The company is said to wade into mobile payment by applying for a license to operate on India’s public digital payments network, the Unified Payments Interface, The Financial Times reported in late May. This would help attract more users and allow the company to process payments for the various services it provides, removing third-party charges.

In early June, Adani launched a credit card with ICICI Bank Ltd that gives cardholders access to airport lounges, shopping vouchers and reward points. Meanwhile, it is also working with Alphabet Inc’s Google, Microsoft Corp, SAP SE, ICICI Bank, CitiBank and payments firm Pine Labs Pvt to build its digital strategy, it said in a May 2024 presentation.

The Adani Group didn’t respond to Bloomberg’s request for comment.

Ferrari of the Digital World

Months before Adani One’s official launch at the end of 2022, Adani challenged the company’s young software developers to turn the app into “the Ferrari of the digital world”. Its latest target of 500 million users — if achieved — would turn Adani One into one of the most widely used apps in India, along with mobile payment service PhonePe, WhatsApp, and YouTube.

Consumers in India are already texting friends, streaming videos and shopping for groceries on these apps, making analysts wonder what Adani One can offer to get people to sign up on it.

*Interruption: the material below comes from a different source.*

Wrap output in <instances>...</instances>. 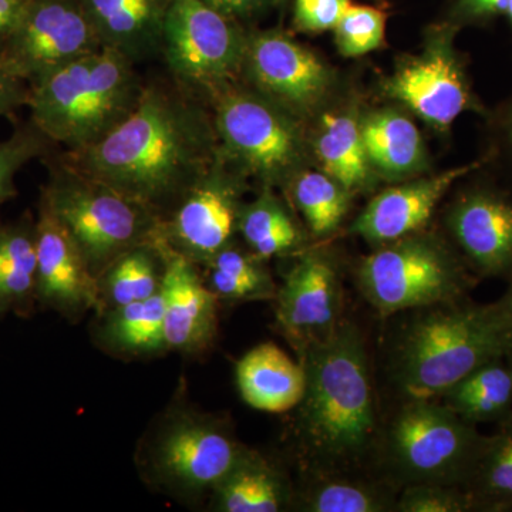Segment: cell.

“Other than airports and utility, Adani does not have many consumer businesses. Even airports are a niche business and will have limitations because it relies on frequent flyers and discounting,” said Karan Taurani, senior vice president at Elara Securities India Pvt Ltd.

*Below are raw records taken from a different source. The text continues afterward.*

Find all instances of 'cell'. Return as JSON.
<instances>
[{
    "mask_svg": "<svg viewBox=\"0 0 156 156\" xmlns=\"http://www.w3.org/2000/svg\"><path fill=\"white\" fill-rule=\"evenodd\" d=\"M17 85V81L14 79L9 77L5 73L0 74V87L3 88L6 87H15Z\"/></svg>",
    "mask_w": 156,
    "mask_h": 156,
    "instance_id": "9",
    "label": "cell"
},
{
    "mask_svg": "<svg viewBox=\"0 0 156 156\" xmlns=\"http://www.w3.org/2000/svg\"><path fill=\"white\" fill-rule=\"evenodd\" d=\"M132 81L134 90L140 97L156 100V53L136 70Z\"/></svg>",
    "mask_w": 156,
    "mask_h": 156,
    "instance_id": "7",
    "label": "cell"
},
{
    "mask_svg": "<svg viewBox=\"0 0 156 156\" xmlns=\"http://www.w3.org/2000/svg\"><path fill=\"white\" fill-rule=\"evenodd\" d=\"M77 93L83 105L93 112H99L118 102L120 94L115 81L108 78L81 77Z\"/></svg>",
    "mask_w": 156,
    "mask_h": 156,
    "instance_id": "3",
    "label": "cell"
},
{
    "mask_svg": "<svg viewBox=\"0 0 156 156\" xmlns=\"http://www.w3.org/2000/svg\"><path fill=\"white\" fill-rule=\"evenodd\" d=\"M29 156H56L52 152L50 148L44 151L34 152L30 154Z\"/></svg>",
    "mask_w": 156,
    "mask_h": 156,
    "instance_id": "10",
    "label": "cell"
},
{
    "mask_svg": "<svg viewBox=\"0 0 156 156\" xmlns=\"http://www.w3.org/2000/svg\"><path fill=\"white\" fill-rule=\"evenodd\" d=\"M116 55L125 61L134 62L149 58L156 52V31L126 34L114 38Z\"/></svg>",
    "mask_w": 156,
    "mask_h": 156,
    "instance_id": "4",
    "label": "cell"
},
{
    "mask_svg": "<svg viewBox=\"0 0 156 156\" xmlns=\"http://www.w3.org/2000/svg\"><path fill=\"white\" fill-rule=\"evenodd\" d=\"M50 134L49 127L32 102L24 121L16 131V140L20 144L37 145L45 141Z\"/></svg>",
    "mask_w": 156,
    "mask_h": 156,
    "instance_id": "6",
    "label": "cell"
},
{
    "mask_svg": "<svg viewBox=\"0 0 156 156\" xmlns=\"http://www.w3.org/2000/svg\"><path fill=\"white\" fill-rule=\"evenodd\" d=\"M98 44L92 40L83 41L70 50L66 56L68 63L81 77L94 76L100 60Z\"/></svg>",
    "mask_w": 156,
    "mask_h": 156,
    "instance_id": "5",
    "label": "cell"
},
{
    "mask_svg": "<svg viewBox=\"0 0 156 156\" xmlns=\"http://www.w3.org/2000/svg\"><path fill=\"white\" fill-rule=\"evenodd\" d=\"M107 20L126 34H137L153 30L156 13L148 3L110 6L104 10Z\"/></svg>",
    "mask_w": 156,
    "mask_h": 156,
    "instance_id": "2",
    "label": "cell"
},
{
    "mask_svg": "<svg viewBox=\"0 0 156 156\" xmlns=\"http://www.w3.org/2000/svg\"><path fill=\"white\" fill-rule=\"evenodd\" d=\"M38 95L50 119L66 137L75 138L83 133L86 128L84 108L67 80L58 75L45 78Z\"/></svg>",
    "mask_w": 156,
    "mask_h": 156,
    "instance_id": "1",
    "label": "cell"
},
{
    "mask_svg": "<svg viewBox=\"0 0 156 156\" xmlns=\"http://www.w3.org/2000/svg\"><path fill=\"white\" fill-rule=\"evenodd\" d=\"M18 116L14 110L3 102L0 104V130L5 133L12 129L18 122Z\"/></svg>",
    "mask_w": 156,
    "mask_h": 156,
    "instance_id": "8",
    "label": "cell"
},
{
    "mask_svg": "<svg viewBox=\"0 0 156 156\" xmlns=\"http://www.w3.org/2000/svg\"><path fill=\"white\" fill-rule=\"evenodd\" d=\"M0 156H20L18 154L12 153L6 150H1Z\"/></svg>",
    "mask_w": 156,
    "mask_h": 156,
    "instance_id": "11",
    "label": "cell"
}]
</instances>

Lack of seamless user experience has also crippled widespread use of Indian superapps. Following Tata Neu’s launch in April 2022, users have complained about operational glitches, prompting the company to make additional investment to improve its functions.

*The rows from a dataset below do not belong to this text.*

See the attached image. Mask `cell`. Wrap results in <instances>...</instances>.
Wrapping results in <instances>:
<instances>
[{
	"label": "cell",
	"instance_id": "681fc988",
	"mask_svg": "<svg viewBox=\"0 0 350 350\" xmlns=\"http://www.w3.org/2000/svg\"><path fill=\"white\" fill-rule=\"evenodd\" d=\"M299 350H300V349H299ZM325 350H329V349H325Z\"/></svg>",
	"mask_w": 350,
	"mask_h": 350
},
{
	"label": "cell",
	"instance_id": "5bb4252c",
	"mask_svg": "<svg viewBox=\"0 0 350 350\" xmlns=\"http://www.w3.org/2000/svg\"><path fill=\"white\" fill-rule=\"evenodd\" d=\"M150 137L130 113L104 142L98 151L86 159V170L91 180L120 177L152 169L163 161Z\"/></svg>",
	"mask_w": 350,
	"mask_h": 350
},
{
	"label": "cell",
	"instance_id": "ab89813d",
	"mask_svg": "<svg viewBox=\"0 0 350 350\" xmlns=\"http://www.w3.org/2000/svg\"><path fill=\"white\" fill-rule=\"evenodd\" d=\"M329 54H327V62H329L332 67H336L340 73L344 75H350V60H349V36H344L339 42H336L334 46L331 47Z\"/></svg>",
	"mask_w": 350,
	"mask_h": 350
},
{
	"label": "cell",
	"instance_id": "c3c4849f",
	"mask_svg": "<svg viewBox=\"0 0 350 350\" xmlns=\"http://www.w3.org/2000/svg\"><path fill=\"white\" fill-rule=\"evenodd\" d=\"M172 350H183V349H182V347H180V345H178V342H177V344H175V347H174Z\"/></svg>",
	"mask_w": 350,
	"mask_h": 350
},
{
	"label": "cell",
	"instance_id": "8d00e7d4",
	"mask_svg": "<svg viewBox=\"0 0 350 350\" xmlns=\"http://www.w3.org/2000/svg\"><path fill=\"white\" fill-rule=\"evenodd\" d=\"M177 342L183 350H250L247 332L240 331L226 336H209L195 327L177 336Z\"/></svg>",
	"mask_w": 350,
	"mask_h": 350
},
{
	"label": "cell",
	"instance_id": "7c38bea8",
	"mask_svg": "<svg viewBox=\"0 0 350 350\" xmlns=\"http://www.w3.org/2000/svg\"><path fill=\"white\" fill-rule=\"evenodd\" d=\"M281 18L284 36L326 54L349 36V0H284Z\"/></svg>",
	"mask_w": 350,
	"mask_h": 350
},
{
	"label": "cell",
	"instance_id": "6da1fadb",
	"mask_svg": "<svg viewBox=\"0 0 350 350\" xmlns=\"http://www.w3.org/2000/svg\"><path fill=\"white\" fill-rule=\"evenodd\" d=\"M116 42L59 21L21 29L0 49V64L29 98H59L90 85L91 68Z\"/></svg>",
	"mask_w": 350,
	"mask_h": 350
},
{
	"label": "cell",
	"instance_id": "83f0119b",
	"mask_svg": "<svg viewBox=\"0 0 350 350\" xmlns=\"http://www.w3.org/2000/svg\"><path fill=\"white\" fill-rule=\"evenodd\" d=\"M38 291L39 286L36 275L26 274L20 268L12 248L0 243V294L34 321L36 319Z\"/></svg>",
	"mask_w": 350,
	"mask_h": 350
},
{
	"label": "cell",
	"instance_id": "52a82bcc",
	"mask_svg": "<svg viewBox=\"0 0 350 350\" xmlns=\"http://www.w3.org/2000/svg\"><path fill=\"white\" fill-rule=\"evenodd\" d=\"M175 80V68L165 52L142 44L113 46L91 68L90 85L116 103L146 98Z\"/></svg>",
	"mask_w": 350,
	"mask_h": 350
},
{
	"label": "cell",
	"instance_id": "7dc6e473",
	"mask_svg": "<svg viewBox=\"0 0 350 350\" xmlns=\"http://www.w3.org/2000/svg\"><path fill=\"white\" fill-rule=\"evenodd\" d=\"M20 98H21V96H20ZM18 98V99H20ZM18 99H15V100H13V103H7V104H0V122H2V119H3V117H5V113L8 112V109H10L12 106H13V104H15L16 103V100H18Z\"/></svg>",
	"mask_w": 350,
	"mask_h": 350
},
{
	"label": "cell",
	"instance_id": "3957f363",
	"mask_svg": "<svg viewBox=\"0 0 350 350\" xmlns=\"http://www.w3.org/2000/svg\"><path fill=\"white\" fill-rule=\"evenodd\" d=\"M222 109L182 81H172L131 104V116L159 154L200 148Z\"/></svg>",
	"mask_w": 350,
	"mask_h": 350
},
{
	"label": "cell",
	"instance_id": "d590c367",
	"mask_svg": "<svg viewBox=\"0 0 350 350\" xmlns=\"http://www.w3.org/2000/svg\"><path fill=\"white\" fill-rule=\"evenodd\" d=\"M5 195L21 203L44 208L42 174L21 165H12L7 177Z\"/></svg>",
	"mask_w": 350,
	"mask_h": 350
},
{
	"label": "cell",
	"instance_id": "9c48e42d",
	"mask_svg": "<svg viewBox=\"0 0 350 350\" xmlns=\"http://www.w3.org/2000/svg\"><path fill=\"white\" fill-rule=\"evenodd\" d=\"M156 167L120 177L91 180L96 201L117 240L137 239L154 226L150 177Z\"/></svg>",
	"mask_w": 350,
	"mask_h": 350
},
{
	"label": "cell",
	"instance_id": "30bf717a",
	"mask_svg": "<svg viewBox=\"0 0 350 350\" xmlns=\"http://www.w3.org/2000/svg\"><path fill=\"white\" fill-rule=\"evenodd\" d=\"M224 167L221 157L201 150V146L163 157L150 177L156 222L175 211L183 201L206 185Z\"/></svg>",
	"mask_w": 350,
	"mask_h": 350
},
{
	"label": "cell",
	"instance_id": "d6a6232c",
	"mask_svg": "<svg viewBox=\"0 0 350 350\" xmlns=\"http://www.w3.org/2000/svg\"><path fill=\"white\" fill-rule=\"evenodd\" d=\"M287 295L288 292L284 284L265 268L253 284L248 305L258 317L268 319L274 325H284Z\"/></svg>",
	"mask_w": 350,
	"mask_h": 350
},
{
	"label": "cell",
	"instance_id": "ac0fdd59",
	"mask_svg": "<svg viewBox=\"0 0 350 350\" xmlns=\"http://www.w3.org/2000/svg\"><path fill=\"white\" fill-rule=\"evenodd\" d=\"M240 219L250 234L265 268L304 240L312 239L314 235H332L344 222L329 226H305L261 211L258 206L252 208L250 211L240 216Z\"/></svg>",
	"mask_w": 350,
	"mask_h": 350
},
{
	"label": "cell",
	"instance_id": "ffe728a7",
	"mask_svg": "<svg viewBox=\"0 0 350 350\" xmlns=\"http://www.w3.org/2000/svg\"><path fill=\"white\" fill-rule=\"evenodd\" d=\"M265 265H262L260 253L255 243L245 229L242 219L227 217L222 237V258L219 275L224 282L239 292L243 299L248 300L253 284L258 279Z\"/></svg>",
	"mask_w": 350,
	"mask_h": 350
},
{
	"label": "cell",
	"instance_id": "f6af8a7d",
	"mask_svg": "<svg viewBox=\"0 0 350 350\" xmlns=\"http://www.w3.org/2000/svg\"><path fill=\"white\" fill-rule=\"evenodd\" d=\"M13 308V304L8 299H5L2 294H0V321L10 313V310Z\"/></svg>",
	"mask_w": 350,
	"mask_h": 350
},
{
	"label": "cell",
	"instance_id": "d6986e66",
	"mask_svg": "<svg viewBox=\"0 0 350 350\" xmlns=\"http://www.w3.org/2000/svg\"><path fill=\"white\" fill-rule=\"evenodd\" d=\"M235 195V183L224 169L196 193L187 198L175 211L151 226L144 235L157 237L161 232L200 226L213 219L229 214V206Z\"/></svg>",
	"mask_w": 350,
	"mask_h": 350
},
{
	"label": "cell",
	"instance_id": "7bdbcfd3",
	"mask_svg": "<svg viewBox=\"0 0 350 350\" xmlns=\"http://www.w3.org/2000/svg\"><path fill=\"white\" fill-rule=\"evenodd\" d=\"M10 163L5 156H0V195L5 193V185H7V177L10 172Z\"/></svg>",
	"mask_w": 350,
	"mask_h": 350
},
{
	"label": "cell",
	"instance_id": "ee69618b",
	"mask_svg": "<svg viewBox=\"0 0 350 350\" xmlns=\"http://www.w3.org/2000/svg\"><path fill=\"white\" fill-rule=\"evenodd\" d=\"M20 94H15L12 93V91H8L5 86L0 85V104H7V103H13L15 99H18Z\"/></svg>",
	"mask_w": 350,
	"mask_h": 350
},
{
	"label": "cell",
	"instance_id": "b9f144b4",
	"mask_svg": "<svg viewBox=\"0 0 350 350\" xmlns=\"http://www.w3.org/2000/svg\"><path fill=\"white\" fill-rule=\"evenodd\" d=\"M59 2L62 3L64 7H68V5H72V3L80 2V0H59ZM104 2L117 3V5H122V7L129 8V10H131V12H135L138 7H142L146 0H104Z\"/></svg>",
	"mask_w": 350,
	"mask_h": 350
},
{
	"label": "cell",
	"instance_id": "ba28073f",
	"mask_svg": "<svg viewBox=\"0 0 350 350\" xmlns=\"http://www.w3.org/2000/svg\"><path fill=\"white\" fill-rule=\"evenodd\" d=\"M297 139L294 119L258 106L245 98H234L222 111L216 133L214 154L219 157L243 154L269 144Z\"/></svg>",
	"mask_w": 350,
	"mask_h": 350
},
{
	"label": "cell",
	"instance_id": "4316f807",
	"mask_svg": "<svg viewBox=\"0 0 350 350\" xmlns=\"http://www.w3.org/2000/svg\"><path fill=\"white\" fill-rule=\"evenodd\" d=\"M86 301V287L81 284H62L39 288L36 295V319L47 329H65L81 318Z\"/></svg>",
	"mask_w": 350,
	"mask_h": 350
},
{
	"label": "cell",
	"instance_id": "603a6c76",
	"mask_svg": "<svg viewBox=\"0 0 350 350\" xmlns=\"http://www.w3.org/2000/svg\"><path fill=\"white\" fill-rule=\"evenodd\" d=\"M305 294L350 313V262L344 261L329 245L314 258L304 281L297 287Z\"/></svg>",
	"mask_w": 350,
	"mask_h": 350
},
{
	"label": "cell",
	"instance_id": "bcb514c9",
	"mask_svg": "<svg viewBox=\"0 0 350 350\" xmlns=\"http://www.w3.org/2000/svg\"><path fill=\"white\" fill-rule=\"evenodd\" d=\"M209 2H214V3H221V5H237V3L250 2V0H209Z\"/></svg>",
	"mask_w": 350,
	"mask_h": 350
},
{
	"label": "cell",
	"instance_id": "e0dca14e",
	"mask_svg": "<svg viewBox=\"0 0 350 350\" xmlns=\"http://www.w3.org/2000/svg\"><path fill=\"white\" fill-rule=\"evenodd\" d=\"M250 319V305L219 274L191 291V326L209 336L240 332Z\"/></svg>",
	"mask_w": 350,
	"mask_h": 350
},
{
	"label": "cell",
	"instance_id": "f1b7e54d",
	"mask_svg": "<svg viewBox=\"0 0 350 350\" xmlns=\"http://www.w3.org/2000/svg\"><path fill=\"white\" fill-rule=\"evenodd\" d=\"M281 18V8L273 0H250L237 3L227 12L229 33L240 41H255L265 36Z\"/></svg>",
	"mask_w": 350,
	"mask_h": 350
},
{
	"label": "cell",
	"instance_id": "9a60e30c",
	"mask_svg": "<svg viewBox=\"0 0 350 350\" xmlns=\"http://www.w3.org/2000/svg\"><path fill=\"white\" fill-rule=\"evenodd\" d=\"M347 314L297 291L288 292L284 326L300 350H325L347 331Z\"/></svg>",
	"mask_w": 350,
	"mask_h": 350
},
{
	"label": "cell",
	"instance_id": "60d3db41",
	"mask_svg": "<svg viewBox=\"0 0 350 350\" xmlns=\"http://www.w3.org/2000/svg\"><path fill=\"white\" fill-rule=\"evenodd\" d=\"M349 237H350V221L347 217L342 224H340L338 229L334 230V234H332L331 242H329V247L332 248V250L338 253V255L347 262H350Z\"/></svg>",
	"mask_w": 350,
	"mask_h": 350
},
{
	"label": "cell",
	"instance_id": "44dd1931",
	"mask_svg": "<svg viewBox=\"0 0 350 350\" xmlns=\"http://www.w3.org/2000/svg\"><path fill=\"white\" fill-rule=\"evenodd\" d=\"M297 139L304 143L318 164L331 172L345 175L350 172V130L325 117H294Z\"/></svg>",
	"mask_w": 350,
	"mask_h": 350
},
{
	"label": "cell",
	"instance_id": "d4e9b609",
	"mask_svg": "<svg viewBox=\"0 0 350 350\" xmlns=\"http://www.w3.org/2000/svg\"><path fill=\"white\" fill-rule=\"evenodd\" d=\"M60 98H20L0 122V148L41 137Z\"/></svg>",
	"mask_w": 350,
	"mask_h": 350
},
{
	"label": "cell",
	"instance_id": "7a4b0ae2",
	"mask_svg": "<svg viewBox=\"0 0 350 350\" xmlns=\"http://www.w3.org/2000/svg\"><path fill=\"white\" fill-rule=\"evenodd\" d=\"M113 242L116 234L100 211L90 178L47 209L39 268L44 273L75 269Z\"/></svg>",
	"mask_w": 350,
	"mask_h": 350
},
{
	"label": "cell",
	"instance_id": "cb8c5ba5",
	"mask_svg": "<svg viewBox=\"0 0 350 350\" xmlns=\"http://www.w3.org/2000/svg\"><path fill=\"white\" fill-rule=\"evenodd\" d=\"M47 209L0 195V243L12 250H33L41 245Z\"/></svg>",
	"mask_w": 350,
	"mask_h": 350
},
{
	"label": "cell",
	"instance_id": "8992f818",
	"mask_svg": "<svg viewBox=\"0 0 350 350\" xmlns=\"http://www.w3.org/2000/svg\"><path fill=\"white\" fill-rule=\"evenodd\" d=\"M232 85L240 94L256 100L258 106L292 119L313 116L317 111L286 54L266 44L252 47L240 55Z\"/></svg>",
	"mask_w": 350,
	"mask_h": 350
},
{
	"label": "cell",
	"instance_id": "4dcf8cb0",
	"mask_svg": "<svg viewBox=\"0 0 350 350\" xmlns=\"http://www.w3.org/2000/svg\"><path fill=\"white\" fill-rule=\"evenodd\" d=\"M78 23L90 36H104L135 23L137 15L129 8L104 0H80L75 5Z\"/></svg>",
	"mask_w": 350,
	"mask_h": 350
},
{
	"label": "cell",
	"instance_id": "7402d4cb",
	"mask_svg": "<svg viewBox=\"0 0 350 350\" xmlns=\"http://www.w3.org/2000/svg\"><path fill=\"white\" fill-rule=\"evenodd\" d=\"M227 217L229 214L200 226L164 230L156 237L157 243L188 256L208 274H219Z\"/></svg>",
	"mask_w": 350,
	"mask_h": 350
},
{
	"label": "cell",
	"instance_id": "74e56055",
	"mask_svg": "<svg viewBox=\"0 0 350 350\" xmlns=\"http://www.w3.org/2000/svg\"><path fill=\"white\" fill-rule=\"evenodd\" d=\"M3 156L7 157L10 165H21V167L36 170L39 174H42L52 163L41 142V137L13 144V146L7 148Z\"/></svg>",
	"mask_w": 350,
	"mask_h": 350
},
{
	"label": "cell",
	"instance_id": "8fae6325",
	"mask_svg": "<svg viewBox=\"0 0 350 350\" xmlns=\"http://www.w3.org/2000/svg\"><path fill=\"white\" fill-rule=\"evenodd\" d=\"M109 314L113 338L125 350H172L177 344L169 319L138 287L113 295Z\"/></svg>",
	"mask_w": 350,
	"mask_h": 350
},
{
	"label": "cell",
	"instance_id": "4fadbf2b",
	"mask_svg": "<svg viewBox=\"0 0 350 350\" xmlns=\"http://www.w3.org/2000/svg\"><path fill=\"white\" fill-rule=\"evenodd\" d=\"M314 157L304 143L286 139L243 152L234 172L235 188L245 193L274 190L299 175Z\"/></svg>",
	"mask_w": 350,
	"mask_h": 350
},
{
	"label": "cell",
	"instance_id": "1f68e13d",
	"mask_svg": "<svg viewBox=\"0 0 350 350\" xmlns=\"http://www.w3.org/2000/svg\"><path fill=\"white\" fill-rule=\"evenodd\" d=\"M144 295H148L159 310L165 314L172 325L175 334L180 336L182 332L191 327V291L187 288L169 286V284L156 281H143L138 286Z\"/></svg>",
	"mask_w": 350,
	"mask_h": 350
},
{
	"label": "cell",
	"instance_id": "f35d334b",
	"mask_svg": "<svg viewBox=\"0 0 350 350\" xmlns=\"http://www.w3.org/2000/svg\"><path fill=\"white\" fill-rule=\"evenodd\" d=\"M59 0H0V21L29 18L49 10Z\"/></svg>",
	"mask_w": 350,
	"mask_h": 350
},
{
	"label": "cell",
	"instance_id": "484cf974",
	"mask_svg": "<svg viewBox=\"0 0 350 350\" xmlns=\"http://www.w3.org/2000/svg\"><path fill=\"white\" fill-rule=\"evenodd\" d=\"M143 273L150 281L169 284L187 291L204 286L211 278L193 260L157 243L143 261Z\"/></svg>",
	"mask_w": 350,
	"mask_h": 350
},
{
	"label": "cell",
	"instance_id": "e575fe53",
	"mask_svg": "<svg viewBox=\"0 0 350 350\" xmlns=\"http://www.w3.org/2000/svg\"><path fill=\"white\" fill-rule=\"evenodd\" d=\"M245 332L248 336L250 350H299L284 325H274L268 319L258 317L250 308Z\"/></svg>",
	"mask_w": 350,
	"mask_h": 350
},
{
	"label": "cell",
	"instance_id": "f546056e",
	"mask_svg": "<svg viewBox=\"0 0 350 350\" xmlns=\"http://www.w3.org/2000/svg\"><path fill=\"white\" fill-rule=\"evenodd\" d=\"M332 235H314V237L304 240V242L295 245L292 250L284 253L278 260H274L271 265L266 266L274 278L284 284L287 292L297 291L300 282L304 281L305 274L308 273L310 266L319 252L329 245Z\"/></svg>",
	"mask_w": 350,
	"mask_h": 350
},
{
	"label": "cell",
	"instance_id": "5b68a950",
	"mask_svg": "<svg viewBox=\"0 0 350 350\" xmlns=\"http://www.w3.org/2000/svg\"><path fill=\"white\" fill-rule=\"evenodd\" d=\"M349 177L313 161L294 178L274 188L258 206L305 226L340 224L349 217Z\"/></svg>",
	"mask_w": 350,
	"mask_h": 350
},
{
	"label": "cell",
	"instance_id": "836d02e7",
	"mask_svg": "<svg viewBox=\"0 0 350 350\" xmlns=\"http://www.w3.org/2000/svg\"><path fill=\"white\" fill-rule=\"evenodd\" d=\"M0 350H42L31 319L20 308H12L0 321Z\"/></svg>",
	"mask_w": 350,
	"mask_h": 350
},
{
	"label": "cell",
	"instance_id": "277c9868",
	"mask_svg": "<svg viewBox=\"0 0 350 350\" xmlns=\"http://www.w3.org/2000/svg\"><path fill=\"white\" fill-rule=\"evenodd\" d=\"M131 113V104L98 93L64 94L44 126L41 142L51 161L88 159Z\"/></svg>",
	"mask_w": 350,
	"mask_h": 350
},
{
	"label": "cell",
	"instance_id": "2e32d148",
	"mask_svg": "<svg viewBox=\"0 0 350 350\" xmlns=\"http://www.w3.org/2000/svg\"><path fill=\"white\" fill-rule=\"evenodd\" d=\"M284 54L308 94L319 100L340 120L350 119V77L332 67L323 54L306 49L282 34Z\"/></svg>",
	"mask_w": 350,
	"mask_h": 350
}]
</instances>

Similar to Tata Neu, Ambani’s MyJio aggregates Reliance’s various consumer businesses ranging from telecoms and broadband services to online movies, music, groceries and fashion. His financial arm Jio Financial Services Ltd also launched JioFinance for digital banking and payment in May.

While both Tata and Reliance have big consumer brands with wide geographical reach, their super apps are yet to contribute a significant share of revenues to each business.

“Getting the business onto a digital platform is a first, but easy step. Data management between online and offline users and inventory management is not going well. Most superapp players are still operating in silos,” said Abhijit Majumdar, Mumbai-based partner at PwC India.

Crowded Space

Adani believes its role as an energy supplier could help gain customers. The company supplies electricity and natural gas to over 13 million Indian households while the group also operates gas and electric vehicle charging stations, especially in its home state of Gujarat. It also sells edible oils, raw ingredients and processed foods under the Fortune brand, operates an extensive fruit distribution network across the country and runs a real estate business.

The company hopes all these could eventually allow it to reach “several hundreds of millions of end users,” according to people familiar with the company’s plan.

As much as Indian conglomerates would like to use one app to break silos of their sprawling businesses, the country’s data protection law may add uncertainties to superapp’s potential.

Financial regulators have made it clear that cross-sharing of customer data within the same financial institution is not allowed, and there are concerns that this rule could be applied to the digital space. Should that happen, “companies will need to rethink the feasibility of superapp strategy,” said Shalabh Saxena, a partner at consultancy Grant Thornton Bharat.

“Though the app downloads have been increasing in recent months, it is a crowded space,” said Elara Securities’ Taurani of Adani One, “It is hard to see how they will distinguish themselves.”